Dieses Beispiel bezieht sich nur auf natürliche Zahlen.

2

Médée (»Medea«) II,16.

Kontingenz der Existenz

1

Warum sind meine Kenntnisse und meine Größe beschränkt, und warum dauert mein Dasein nur annähernd hundert und nicht vielmehr tausend Jahre? Welchen Grund hat die Natur gehabt, mir ein solches Leben zu geben und diesen Lebenskreis eher als einen anderen in der Unendlichkeit auszuwählen, wo es doch für die Wahl des einen oder des anderen keinen zwingenderen Grund gegeben hat, da keiner von beiden größere Anziehungskraft besaß?

* **FOLGENDES BEARBEITEN**:
- 1) Geben Sie den Absatz, der mit „Warum sind meine Kenntnisse“ beginnt, aus dem Text über die Kontingenz der Existenz als knappe Stichpunktliste wieder. Die wesentlichen Aussagen müssen erhalten bleiben.
- 2) Wie lange dauert das eigene Dasein nach dem Text über die Kontingenz der Existenz ungefähr?
- 3) Setzen Sie den Text über die Kontingenz der Existenz nach seinem letzten Satz fort.
Für die Arbeit mit dem Text über die Kontingenz der Existenz ist die Auflistung ohne Bedeutung.

* **EINTRÄGE IM DATENSATZ**:
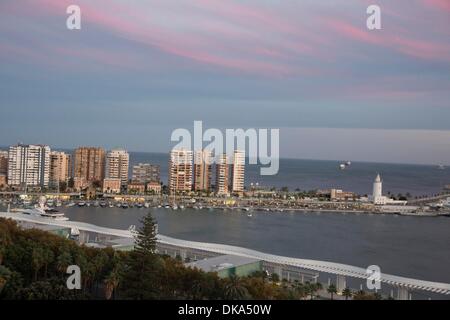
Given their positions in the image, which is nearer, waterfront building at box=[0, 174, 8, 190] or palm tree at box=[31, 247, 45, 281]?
palm tree at box=[31, 247, 45, 281]

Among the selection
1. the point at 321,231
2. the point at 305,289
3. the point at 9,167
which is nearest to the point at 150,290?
the point at 305,289

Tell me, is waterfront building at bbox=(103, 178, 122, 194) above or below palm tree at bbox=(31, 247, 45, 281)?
above

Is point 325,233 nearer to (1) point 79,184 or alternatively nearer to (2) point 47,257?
(2) point 47,257

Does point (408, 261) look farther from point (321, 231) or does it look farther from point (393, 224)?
point (393, 224)

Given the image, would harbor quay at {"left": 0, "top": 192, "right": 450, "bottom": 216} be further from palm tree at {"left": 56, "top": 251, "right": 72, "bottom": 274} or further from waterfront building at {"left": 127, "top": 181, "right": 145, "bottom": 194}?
palm tree at {"left": 56, "top": 251, "right": 72, "bottom": 274}

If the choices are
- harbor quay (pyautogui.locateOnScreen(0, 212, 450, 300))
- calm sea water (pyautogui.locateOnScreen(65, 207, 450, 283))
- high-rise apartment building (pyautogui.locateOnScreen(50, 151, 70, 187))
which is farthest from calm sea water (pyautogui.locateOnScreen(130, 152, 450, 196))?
harbor quay (pyautogui.locateOnScreen(0, 212, 450, 300))

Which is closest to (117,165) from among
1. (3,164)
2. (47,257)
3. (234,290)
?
(3,164)
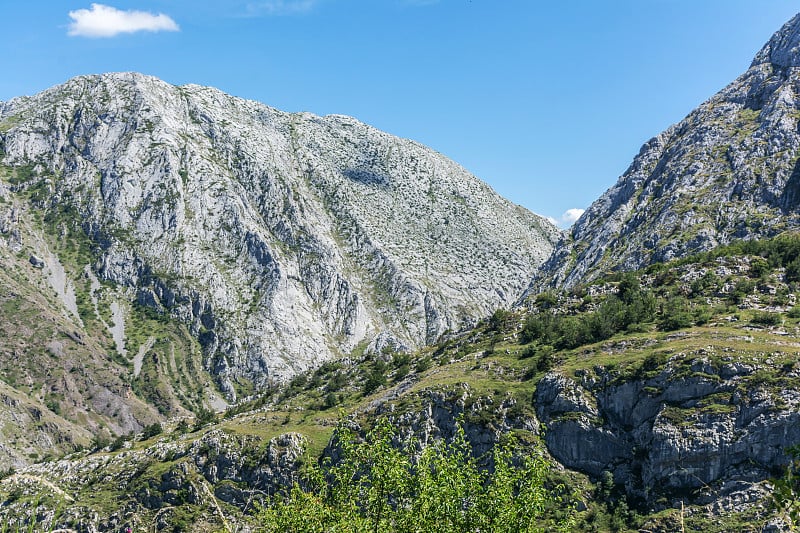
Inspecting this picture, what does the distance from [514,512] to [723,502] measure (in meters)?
49.1

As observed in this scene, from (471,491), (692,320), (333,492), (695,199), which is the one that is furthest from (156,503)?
(695,199)

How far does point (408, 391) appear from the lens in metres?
104

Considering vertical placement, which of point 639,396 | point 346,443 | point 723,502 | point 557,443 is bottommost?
point 723,502

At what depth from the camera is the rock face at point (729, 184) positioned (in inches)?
6004

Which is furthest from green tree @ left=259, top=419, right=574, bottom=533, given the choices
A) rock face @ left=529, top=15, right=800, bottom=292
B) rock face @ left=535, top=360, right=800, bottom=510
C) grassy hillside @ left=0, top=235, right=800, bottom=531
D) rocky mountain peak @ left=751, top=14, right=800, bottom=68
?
rocky mountain peak @ left=751, top=14, right=800, bottom=68

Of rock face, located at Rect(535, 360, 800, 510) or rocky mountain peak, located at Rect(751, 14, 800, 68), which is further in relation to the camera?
rocky mountain peak, located at Rect(751, 14, 800, 68)

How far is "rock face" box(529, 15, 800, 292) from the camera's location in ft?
500

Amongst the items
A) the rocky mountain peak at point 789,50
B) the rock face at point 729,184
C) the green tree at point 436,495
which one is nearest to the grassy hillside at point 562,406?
the green tree at point 436,495

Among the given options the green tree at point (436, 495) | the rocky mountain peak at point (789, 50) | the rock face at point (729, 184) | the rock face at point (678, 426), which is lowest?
the rock face at point (678, 426)

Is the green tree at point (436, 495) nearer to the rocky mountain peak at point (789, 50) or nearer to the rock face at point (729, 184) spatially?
the rock face at point (729, 184)

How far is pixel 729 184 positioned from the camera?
166625 millimetres

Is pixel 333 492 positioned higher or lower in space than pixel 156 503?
higher

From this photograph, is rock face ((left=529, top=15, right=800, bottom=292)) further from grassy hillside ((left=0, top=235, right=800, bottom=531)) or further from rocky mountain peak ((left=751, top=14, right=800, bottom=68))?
grassy hillside ((left=0, top=235, right=800, bottom=531))

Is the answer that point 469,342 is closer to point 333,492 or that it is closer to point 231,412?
point 231,412
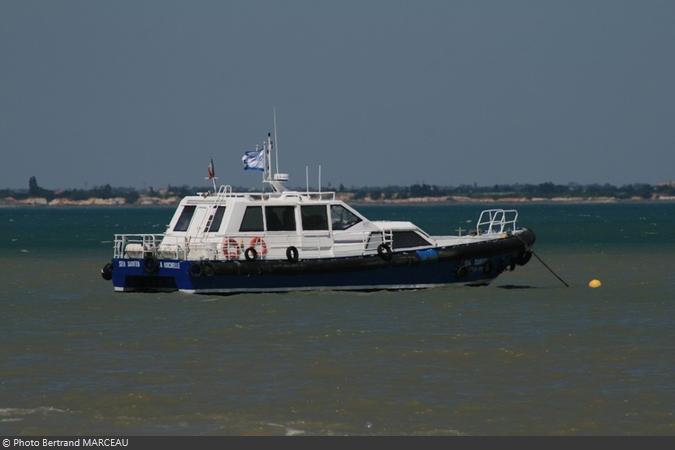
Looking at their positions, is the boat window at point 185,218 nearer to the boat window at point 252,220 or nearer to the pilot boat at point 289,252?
the pilot boat at point 289,252

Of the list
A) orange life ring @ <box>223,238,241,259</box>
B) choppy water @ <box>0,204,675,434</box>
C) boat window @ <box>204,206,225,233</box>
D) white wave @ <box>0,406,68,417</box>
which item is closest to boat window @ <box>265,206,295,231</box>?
orange life ring @ <box>223,238,241,259</box>

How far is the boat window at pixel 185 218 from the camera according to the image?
3806 centimetres

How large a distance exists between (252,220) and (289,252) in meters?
1.56

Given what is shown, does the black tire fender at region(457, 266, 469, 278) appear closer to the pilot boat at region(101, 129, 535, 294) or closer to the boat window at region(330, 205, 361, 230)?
the pilot boat at region(101, 129, 535, 294)

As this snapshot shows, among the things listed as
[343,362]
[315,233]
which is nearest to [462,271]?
[315,233]

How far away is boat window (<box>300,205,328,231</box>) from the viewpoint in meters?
37.3

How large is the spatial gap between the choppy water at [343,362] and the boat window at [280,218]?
5.99ft

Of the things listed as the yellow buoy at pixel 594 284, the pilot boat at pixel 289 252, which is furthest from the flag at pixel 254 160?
the yellow buoy at pixel 594 284

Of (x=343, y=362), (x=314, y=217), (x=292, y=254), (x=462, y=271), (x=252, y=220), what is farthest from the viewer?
(x=462, y=271)

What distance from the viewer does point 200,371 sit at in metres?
24.4

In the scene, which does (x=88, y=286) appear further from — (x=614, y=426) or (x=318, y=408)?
(x=614, y=426)

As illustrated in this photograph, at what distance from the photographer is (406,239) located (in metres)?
37.4

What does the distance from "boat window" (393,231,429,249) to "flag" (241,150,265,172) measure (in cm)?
429

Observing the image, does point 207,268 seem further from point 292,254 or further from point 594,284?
point 594,284
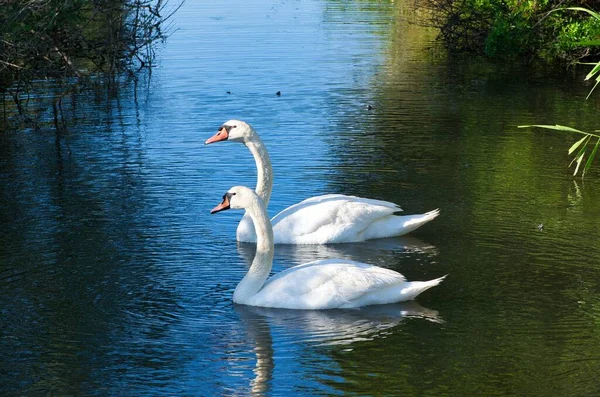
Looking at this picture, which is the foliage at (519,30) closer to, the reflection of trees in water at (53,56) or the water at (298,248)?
the water at (298,248)

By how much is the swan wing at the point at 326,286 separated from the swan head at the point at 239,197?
33.5 inches

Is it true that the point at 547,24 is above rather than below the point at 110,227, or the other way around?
above

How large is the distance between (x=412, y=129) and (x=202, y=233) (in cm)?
702

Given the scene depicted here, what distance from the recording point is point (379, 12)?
3822 centimetres

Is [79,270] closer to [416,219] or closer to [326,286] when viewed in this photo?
[326,286]

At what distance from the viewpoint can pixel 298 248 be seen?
12.1 metres

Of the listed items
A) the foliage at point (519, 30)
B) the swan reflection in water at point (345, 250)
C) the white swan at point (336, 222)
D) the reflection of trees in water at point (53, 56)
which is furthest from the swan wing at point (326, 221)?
the foliage at point (519, 30)

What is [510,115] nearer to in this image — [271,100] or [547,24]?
[271,100]

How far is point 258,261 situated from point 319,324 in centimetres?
94

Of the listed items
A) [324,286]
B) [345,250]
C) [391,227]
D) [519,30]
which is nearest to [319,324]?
[324,286]

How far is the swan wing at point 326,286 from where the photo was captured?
980 centimetres

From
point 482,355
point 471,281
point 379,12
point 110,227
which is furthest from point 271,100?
point 379,12

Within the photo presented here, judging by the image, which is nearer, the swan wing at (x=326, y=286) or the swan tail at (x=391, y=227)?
the swan wing at (x=326, y=286)

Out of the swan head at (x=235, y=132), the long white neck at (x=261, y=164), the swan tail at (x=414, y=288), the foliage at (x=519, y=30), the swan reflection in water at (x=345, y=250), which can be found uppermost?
the foliage at (x=519, y=30)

* **LÖSUNGEN**:
- 1)
- Gefragt wird, warum die eigenen Kenntnisse und die eigene Größe beschränkt sind.
- Gefragt wird, warum das eigene Dasein nur annähernd hundert und nicht tausend Jahre dauert.
- Gefragt wird, welchen Grund die Natur hatte, gerade dieses Leben zu geben und diesen Lebenskreis statt eines anderen in der Unendlichkeit auszuwählen.
- Für die Wahl des einen oder des anderen gab es keinen zwingenderen Grund, denn keiner von beiden besaß größere Anziehungskraft.

- 2) Annähernd hundert Jahre.

- 3)
194/208

2

Wenn ich die kurze Dauer meines Lebens betrachte, das von der vorhergehenden und der darauffolgenden Ewigkeit aufgesogen wird– memoria hospitis unius diei praetereuntis (»[und wie] man eines vergißt, der nur einen Tag Gast gewesen ist«, Weish. 5,15)–, und den kleinen Raum, den ich ausfülle und den ich noch dazu von der unendlichen Unermeßlichkeit der Räume verschlungen sehe, die ich nicht kenne und die mich nicht kennen, so gerate ich in Schrecken und erstaune, mich eher hier als dort zu sehen, denn es gibt keinen Grund, warum es eher hier als dort ist, warum jetzt und nicht vielmehr früher. Wer hat mich dorthin gebracht? Durch wessen Gebot und Führung sind dieser Ort und diese Zeit mir bestimmt worden?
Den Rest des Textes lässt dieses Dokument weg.